• [Given exercise]: Copy word for word the rows below, starting at the line that contains "Which object, the" and ending at the last line of the rows.

• [Information given]:
"""
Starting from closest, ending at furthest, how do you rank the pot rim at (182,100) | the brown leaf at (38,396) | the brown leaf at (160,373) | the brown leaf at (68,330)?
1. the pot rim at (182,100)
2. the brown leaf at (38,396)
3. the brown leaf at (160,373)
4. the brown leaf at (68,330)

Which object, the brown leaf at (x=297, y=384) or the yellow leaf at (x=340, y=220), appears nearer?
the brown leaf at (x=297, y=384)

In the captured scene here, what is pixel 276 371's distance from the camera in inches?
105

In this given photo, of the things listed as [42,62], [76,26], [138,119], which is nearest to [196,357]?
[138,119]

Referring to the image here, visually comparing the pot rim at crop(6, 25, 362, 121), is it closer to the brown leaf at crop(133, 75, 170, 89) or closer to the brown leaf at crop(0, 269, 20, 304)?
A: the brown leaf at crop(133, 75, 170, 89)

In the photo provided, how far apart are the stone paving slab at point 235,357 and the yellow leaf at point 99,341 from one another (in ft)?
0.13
"""
• [Solution]:
Which object, the brown leaf at (x=297, y=384) or the yellow leaf at (x=340, y=220), appears nearer?
the brown leaf at (x=297, y=384)

In the captured scene here, what is pixel 276 371's distance from the camera in inches?
105

In this given photo, of the things listed as [42,62], [76,26], [138,119], which is nearest to [196,357]?
[138,119]

Referring to the image here, visually comparing the pot rim at crop(6, 25, 362, 121), is it closer to the brown leaf at crop(133, 75, 170, 89) or closer to the brown leaf at crop(0, 269, 20, 304)?
A: the brown leaf at crop(133, 75, 170, 89)

In the photo provided, how far apart are the stone paving slab at point 235,357 and the yellow leaf at point 99,341 from one another (in ft)?
0.13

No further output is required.